*WRITTEN PROBLEM*.
In the listing, rewrite the lines starting at the one containing "In this photograph, does" and ending at the one containing "Answer: 1658mm". Replace "plastic bottle paint container" with "paint bottle", leave everything else as it is, and give back only those lines.

*PROVIDED DATA*.
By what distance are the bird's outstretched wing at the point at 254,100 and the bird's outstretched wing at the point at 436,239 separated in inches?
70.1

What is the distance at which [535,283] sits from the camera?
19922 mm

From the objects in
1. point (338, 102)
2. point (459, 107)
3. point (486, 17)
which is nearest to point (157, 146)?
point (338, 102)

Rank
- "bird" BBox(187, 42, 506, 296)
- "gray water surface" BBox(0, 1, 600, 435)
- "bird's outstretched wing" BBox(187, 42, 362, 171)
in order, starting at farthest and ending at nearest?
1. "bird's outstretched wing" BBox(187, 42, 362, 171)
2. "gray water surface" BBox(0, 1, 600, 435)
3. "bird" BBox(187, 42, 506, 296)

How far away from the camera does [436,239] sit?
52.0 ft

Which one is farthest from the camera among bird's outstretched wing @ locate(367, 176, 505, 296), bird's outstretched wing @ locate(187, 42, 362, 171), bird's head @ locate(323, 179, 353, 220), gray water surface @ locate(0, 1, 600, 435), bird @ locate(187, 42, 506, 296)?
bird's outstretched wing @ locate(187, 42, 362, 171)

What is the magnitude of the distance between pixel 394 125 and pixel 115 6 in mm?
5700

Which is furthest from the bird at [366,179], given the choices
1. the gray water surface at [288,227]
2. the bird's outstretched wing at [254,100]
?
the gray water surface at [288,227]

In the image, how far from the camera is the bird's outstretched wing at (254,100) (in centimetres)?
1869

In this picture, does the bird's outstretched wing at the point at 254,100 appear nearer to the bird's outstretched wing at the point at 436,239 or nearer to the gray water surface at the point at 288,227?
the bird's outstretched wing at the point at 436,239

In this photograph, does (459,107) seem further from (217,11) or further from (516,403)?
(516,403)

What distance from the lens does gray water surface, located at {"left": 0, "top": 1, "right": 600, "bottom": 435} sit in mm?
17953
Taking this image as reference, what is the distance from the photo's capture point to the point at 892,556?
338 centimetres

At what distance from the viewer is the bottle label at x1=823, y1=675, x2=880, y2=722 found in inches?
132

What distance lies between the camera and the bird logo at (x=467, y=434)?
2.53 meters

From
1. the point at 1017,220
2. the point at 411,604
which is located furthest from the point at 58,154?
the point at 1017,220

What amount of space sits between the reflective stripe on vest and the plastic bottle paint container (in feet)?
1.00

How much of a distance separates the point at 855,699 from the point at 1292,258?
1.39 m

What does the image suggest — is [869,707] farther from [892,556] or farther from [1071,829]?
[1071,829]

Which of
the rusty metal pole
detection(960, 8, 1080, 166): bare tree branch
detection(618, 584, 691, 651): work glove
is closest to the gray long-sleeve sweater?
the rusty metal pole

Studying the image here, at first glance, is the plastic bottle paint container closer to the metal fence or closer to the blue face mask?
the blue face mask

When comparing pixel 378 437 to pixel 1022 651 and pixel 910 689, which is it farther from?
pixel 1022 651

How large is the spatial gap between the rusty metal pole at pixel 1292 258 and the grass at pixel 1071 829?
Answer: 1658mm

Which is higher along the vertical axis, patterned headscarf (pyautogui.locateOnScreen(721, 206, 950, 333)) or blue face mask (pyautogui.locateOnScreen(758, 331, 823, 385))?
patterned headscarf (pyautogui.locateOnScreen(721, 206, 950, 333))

*TASK OUTPUT*.
In this photograph, does (459,107) seem further from (217,11) or further from (516,403)?
(516,403)

What distance from the lens does gray water surface, located at {"left": 0, "top": 1, "right": 600, "bottom": 435} sit in mm?
17953
Taking this image as reference, what is the distance from the photo's capture point to the point at 892,556?
338 centimetres

At what distance from the viewer is the bottle label at x1=823, y1=675, x2=880, y2=722 found in inches?
132

What distance lies between the camera and the bird logo at (x=467, y=434)?
2.53 meters

From
1. the point at 1017,220
2. the point at 411,604
which is located furthest from the point at 58,154?
the point at 1017,220

What amount of space sits between the reflective stripe on vest and the paint bottle (in feet)?
1.00

How much of a distance separates the point at 855,699 from the point at 1292,258?
1.39 m

What does the image suggest — is [869,707] farther from [892,556] or farther from [1071,829]?
[1071,829]

Which of
the rusty metal pole
detection(960, 8, 1080, 166): bare tree branch
detection(618, 584, 691, 651): work glove
is closest to the gray long-sleeve sweater?
the rusty metal pole

Studying the image here, at first glance, is the paint bottle closer to the metal fence or closer to the blue face mask?
the blue face mask

When comparing pixel 378 437 to pixel 1022 651 and pixel 910 689, which is it farther from?
pixel 1022 651

How large is the spatial gap between the rusty metal pole at pixel 1292 258 and the grass at pixel 1071 829?
Answer: 1658mm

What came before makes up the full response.